- EXERCISE PASSAGE:
# # # # # # #

To establish context, consider the simple DC circuit shown in Figure \(\PageIndex{1}\). In this circuit, the current source provides a steady current which flows through a cylinder-shaped wire. As long as the conductivity \(\sigma\) (SI base units of S/m) of the wire is uniform throughout the wire, the current density \({\bf J}\) (SI base units of A/m\(^2\)) is uniform throughout the wire.
Figure \(\PageIndex{1}\): Current flow in cylinder at DC ( CC BY-SA 4.0; C. Wang)Now let us consider the AC case. Whereas the electric field intensity \({\bf E}\) is constant in the DC case, \({\bf E}\) exists as a wave in the AC case. In a good conductor, the magnitude of \({\bf E}\) decreases in proportion to \(e^{-\alpha d}\) where \(\alpha\) is the attenuation constant and \(d\) is distance traversed by the wave. The attenuation constant increases with increasing \(\sigma\), so the rate of decrease of the magnitude of \({\bf E}\) increases with increasing \(\sigma\).
In the limiting case of a perfect conductor, \(\alpha\to\infty\) and so \({\bf E}\to 0\) everywhere inside the material. Any current within the wire must be the result of either an impressed source or it must be a response to \({\bf E}\). Without either of these, we conclude that in the AC case, \({\bf J}\to 0\) everywhere inside a perfect conductor.1 But if \({\bf J}=0\) in the material, then how does current pass through the wire? We are forced to conclude that the current must exist as a surface current; i.e., entirely outside the wire, yet bound to the surface of the wire. Thus:
In the AC case, the current passed by a perfectly-conducting material lies entirely on the surface of the material.
The perfectly-conducting case is unobtainable in practice, but the result gives us a foothold from which we may determine what happens when \(\sigma\) is not infinite. If \(\sigma\) is merely finite, then \(\alpha\) is also finite and subsequently wave magnitude may be non-zero over finite distances.
Let us now consider the direction in which this putative wave propagates. The two principal directions in the present problem are parallel to the axis of the wire and perpendicular to the axis of the wire. Waves propagating in any other direction may be expressed as a linear combination of waves traveling in the principal directions, so we need only consider the principal directions to obtain a complete picture.

# # # # # # #

- GIVEN MATERIAL:
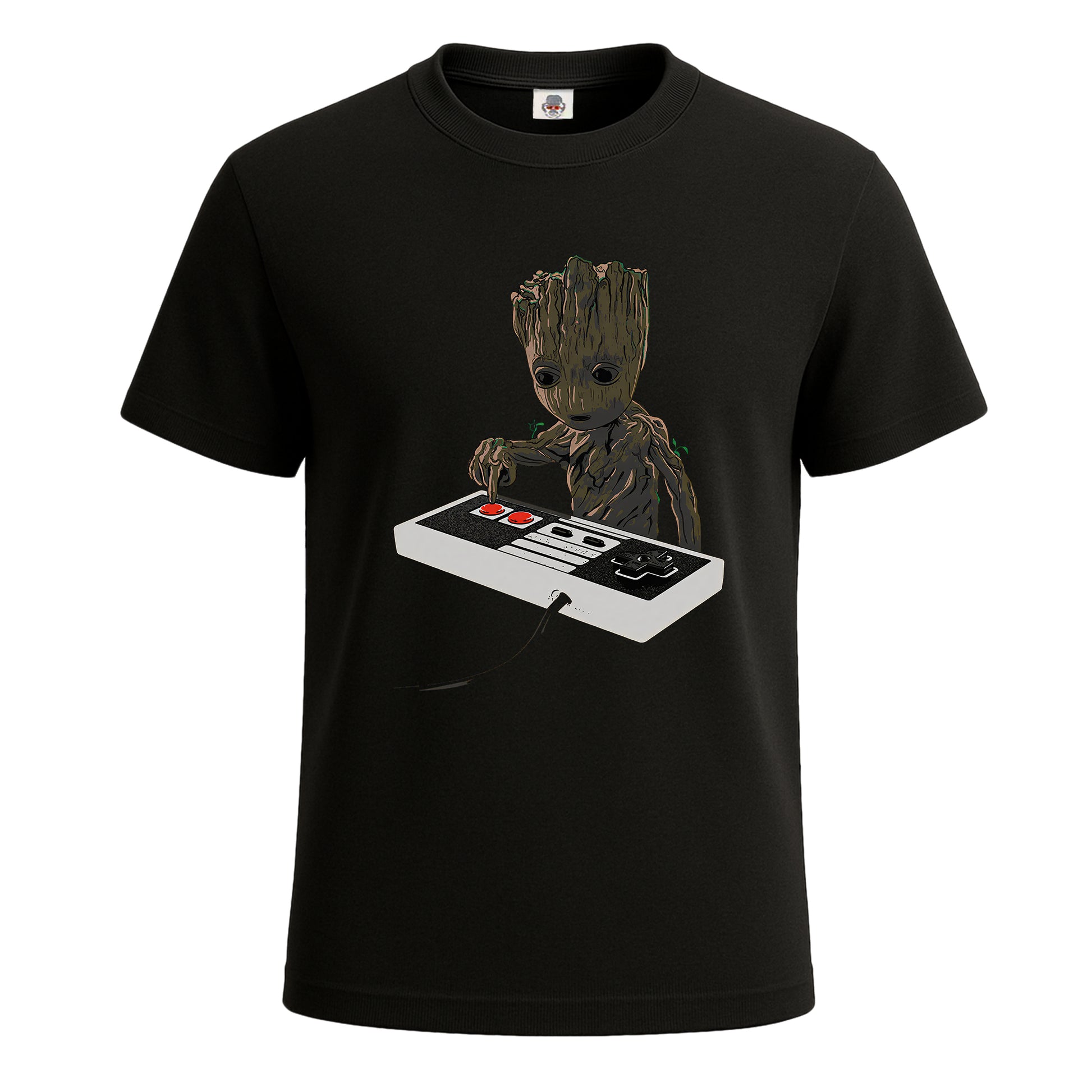 BABY GROOT STAR | T-Shirt For Men's BLACK T-SHIRT BABY GROOT STAR | T-Shirt For Men's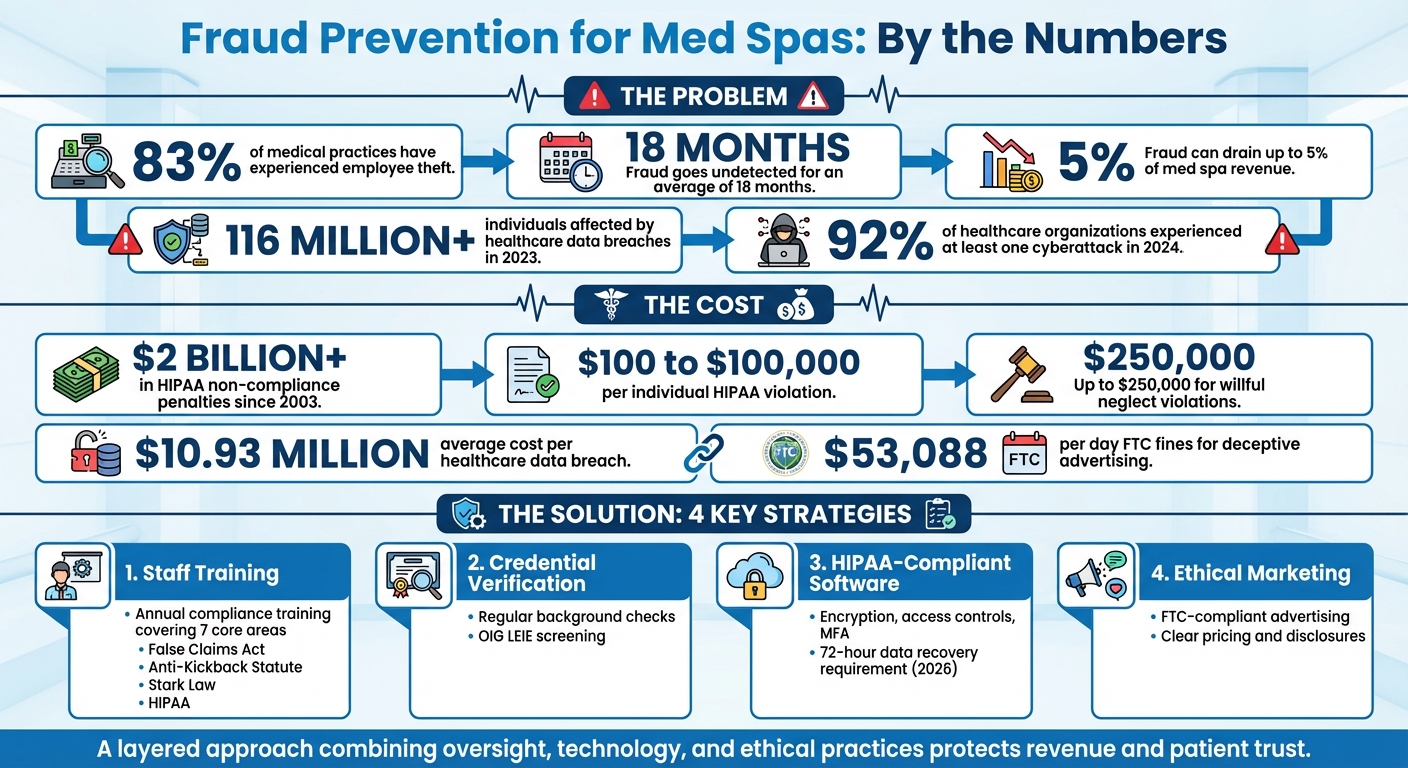 Med Spa Fraud Prevention Statistics and Key Strategies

# # # # # # #

- SET OF TASKS:
[A] In the passage on current flow in a wire, why does the current density go to zero everywhere inside a perfect conductor in the AC case? Answer in one to three sentences.
[B] Reproduce the part of the passage on current flow in a wire that opens with the words containing "The perfectly-conducting case" and closes with "a complete picture.".
[C] Write the next part of the passage on current flow in a wire, continuing on from its final sentence.
The material has no connection to the passage on current flow in a wire.

- REPLIES:
[A] In a perfect conductor the attenuation constant goes to infinity, so the electric field goes to zero everywhere inside the material. Current inside the wire must come either from an impressed source or as a response to the electric field. Since neither is present, the current density must also go to zero.

[B]
The perfectly-conducting case is unobtainable in practice, but the result gives us a foothold from which we may determine what happens when \(\sigma\) is not infinite. If \(\sigma\) is merely finite, then \(\alpha\) is also finite and subsequently wave magnitude may be non-zero over finite distances.
Let us now consider the direction in which this putative wave propagates. The two principal directions in the present problem are parallel to the axis of the wire and perpendicular to the axis of the wire. Waves propagating in any other direction may be expressed as a linear combination of waves traveling in the principal directions, so we need only consider the principal directions to obtain a complete picture.

[C]
Consider waves propagating in the perpendicular direction first. In this case, we presume a boundary condition in the form of non-zero surface current, which we infer from the perfectly-conducting case considered previously. We also note that \({\bf E}\) deep inside the wire must be weaker than \({\bf E}\) closer to the surface, since a wave deep inside the wire must have traversed a larger quantity of material than a wave measured closer to the surface. Applying Ohm’s law (\({\bf J}=\sigma{\bf E}\)), the current deep inside the wire must similarly diminish for a good conductor. We conclude that a wave traveling in the perpendicular direction exists and propagates toward the center of the wire, decreasing in magnitude with increasing distance from the surface.
We are unable to infer the presence of a wave traveling in the other principal direction – i.e., along the axis of the wire – since there is no apparent boundary condition to be satisfied on either end of the wire. Furthermore, the presence of such a wave would mean that different cross-sections of the wire exhibit different radial distributions of current. This is not consistent with physical observations.
We conclude that the only relevant wave is one which travels from the surface of the wire inward. Since the current density is proportional to the electric field magnitude, we conclude:
In the AC case, the current passed by a wire comprised of a good conductor is distributed with maximum current density on the surface of the wire, and the current density decays exponentially with increasing distance from the surface.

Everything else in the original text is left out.